“I Should’a Learned Korean” 1/3
I am currently chillin’ at a Cafe Bene. Think Starbucks but classier, hipper, and cozier. Jess came up with the idea of blog posts centering around those moments where we run face first into a language barrier. Considering we had a rather large encounter this weekend, it’s about time I shared the love.
- Saturday night was a friend of a friend’s birthday party somewhere in Seoul, near Gangnam. Skipping over the poor choice of dropping 50,000 Won on a club, Jess, Ashley, Meagan, and I piled into a cab we were hoping would take us home. There’s a very short list of what we can say to the cab drivers. “Suji-gu. Jukjeon-guk. Jukjeon-station. Yongin. Suji, Green Plaza.” This usually ends up getting very repetitive. And wouldn’t you know it, even with GPS, cab drivers have no idea where Suji is. Yes, we’re pretty backwater. Jess spent a couple of minutes with the afore mentioned dialogue. The cabbie spent maybe just as much time trying to type it into his GPS. Then we were off! It should have only taken us about half an hour to get home, at roughly 30,000 Won for the ride. We knew something was up when we weren’t on the highway. Then again, when we passed Dongbaek, which is a way south of Suji. Jess again said, “Jukjeon-guk” and he pulled over, retyped in the directions, and we made a u-turn. We ended up getting out of the cab before our final destination because we finally figured out where we were when the cabbie was still super confused. 42,000 Won and over an hour later, we’re home.Maybe it was our accents.
- When you go to some restaurants here as a group, the hosts want to know how many people are eating. So if there are four people, and a dish can feed two people, you’d get two orders. We ran into this problem when we had pork kebabs. There were five of us, and we apparently ended up getting five orders, which probably could have fed 8-10 people. Tonight, we went out for Shabu Shabu and spent several minutes trying to tell the hostess what we wanted and how many people it would feed. There were five of us, and one order of shabu can feed two people. I think she was concerned we wouldn’t have enough food for everyone. We added an order of dumplings, and did our best to assure her that we’d be okay. I don’t know what we’re going to do without Rebecca here to mime our food orders.
- There’s a kimbap shop right next to work. It’s cheap and one of the favorite places to go. However, the menu’s in Korean. And we’re not talking about menus on your table, we’re talking about plastered across the walls. (For more info, check out Christine’s post about “The Healthy Fast Food”.) How do you begin to order if you don’t know Korean? Well, I’ve had to rely on the tastes of my friends. Rebecca took me out to lunch there in January and I had some bulgogi dish, which was pretty decent. Then Jess and Meagan said I should try the cheese dokas (I know the spelling is incorrect, but that’s what it sounds like.) and it was delicious. It’s the closest thing I’m likely to get to schnitzel this far from Germany. Breaded pork with gravy and rice. You can get it with or without cheese inside. YUMMY and filling. I was in the mood for some soup, or jji-gae (chee-gae), and Meagan said I should try the budae jjigae, which I pronounce “Buddha Cheegae”. It was super hot, but good. The serving sizes are always too large for me to finish, but it’s nice to have something warm on a cold day.

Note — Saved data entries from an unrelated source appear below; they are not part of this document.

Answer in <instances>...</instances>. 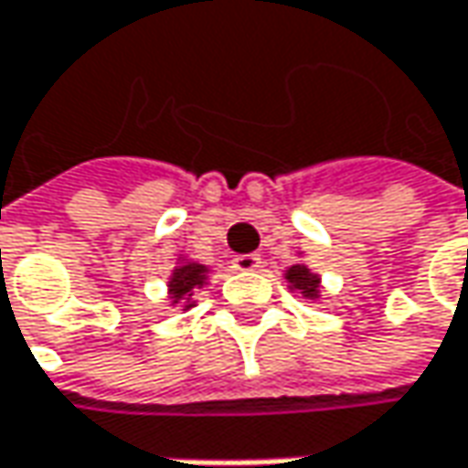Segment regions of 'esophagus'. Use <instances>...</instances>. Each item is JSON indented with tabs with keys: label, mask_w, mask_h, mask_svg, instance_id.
I'll list each match as a JSON object with an SVG mask.
<instances>
[{
	"label": "esophagus",
	"mask_w": 468,
	"mask_h": 468,
	"mask_svg": "<svg viewBox=\"0 0 468 468\" xmlns=\"http://www.w3.org/2000/svg\"><path fill=\"white\" fill-rule=\"evenodd\" d=\"M235 270H240V272H254V270H260L261 260L260 254H238L233 260Z\"/></svg>",
	"instance_id": "esophagus-1"
}]
</instances>
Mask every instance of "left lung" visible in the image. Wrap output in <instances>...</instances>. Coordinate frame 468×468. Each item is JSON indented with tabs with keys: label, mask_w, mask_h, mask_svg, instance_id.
Returning <instances> with one entry per match:
<instances>
[{
	"label": "left lung",
	"mask_w": 468,
	"mask_h": 468,
	"mask_svg": "<svg viewBox=\"0 0 468 468\" xmlns=\"http://www.w3.org/2000/svg\"><path fill=\"white\" fill-rule=\"evenodd\" d=\"M286 281L291 283V289L299 291L307 299H317L320 296V278L307 264H291L289 270H286Z\"/></svg>",
	"instance_id": "left-lung-1"
}]
</instances>
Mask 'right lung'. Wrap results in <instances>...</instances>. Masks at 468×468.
Returning <instances> with one entry per match:
<instances>
[{
	"mask_svg": "<svg viewBox=\"0 0 468 468\" xmlns=\"http://www.w3.org/2000/svg\"><path fill=\"white\" fill-rule=\"evenodd\" d=\"M207 267L198 264V261H179V267H175L172 278H169V293H172V302L179 299H190L193 289H201L207 283ZM185 307H193L190 302Z\"/></svg>",
	"mask_w": 468,
	"mask_h": 468,
	"instance_id": "right-lung-1",
	"label": "right lung"
}]
</instances>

- This one quite literally JUST HAPPENED. I went to order a hot chocolate, but I didn’t see it anywhere. I thought “Chocolate Frapeno” would be as close as I could get, since it was listed under the “Not Coffee” section. The guy taking my order said something like “pee-ping?”. And I’m thinking he was speaking Korean, so obviously I have no idea how to answer his question. He turned to the guy behind him and the other man clarified, “Whipped cream?” OH YEAH! Well of course! A few minutes later, I look and see my beverage is not in a warm and snuggly mug, but rather a cold plastic cup. What? No hot chocolate? WHAT? It’s alright though, considering it’s basically all I asked for only cold. It’s more like ice cream in a cup than anything else, so who am I to argue with that?
Look forward to more instances of “I Should’a Learned Korean”, as I’m sure there will be many! For now, I’ll leave you with some pictures and yes, I’ll even make an appearance. (Since my mom’s been mentioning that I should.) Also, good news, my first paycheck finally came in today! Huzzah!